The proposition of the invention property utilizes the multispectral remote sensing image to combine the coarse resolution DEM graticule mesh interpolating method of SFS three-dimensional reconstruction result; Proposition utilizes the reflectivity of the different types of ground objects of object spectrum data-evaluation, removes the surface vegetation cover type is rebuild precision to SFS influence; Proposition reduces the influence of image shade to the atural object spectral brightness based on the single width multispectral remote sensing image three-dimensional method for reconstructing of shadow removal; Set up the light source estimation of anisotropy complicated earth surface, introduce multispectral information, add the ground additional control point, improve the light source direction estimation precision; Based on the result of three-dimensional reconstruction, utilize the slip least square to carry out the elevation value interpolation, cooperate the atural object edge fit method of inserting in the ICBI, avoided the level and smooth phenomenon of mistake of DEM interpolating method, improve DEM and encrypt precision.The method that patent proposes is mainly used in the DEM graticule mesh in the deficient area of high-resolution three-dimension modeling, depopulated zone or data of the quick foundation of 3-dimensional digital terrain model (DSM), complex region under the case of emergency and sets up.

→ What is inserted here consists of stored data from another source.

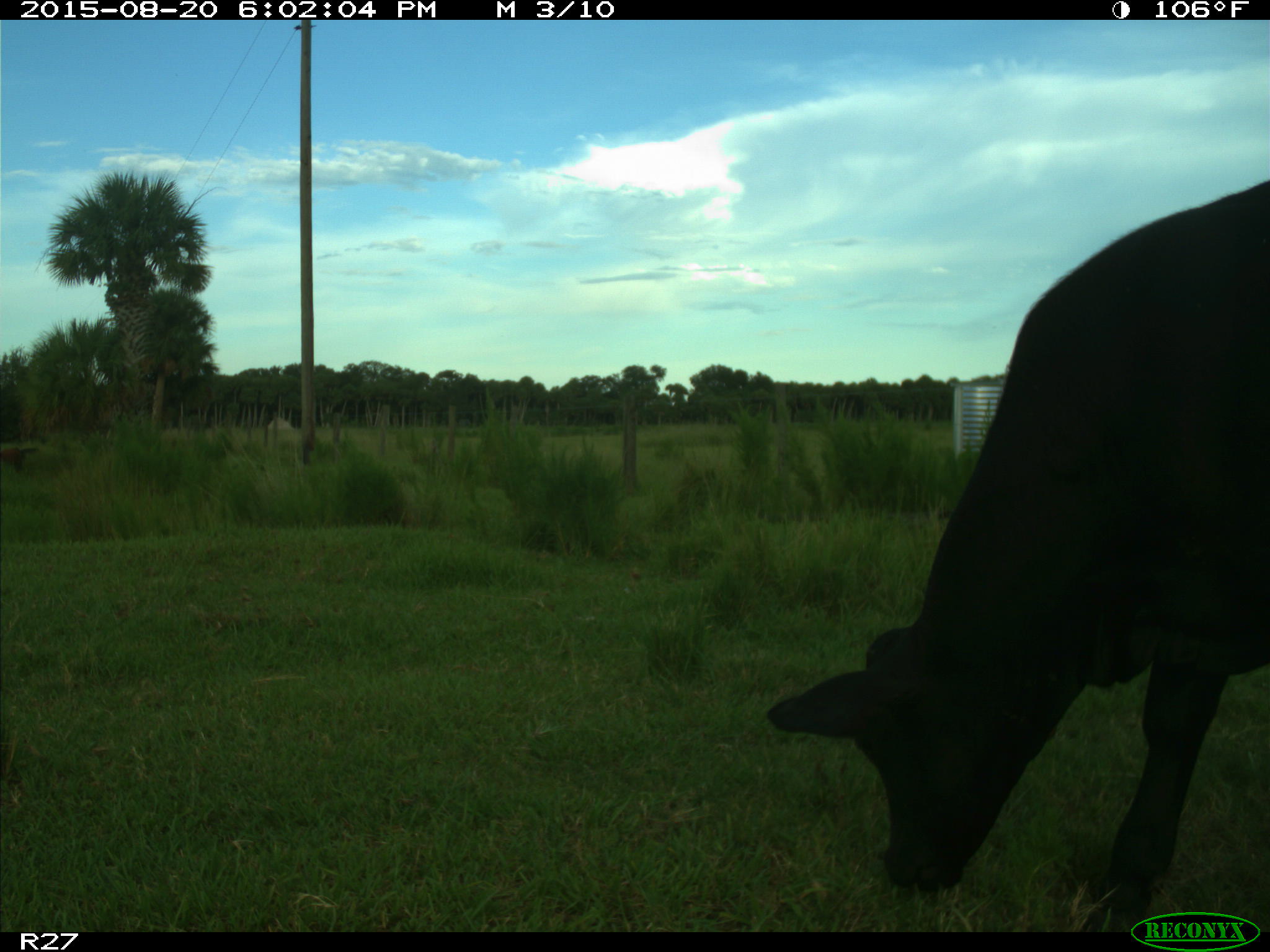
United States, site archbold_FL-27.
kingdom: Animalia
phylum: Chordata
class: Mammalia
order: Artiodactyla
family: Bovidae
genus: Bos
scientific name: Bos taurus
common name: domestic cow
Bos taurus (domestic cow).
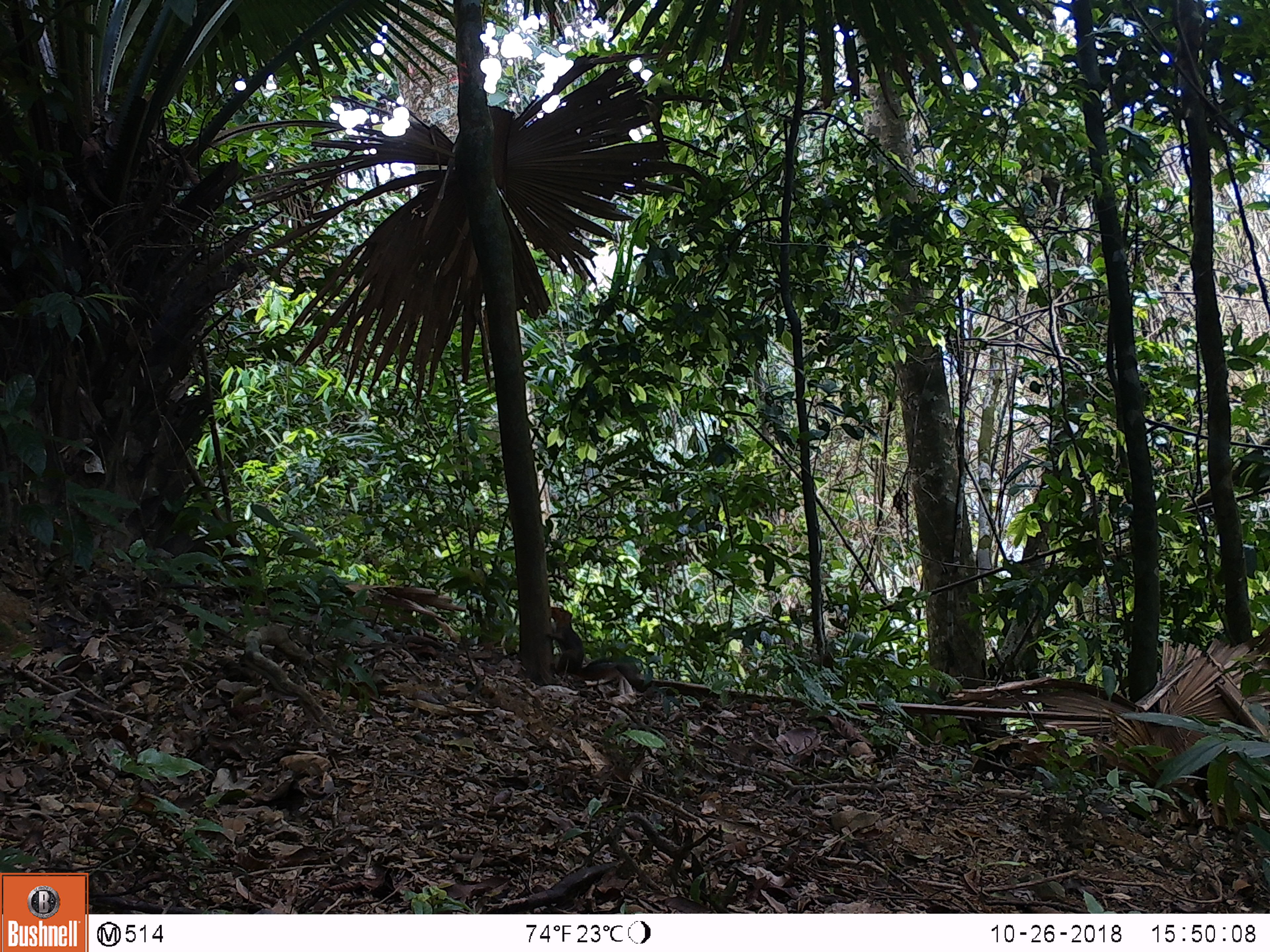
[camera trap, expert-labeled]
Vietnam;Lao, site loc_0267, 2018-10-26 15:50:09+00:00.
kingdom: Animalia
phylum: Chordata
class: Mammalia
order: Rodentia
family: Sciuridae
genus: Dremomys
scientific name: Dremomys rufigenis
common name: red-cheeked squirrel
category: red cheeked squirrel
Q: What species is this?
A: Red cheeked squirrel (red-cheeked squirrel) (Dremomys rufigenis).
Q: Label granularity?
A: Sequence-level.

Encrypt sparse DEM method at above-mentioned a kind of SFS three-dimensional reconstruction of taking face of land spectral information into account, in the described step 3.1, the concrete steps of remote sensing image and dem data being carried out cutting and registration are following:

1) reads dem data and remote sensing image data file header, obtain the coverage of its data;

2) set up the affined transformation model

$\left(\begin{array}{c}{x}^{\′}\\ y^{\′}\end{array}\right)=\left(\begin{array}{cc}{a}_{11}& a_{12}\\ a_{21}& a_{\mathrm{xx}}\end{array}\right)\left(\begin{array}{c}x\\ y\end{array}\right)+\left(\begin{array}{c}{t}_x\\ t_y\end{array}\right);$

3) according to image four angle point value ranges up and down, bring the affined transformation model into, obtain eight equations, find the solution 6 transformation model parameters;

4) geographic coordinate after the conversion of calculating every bit.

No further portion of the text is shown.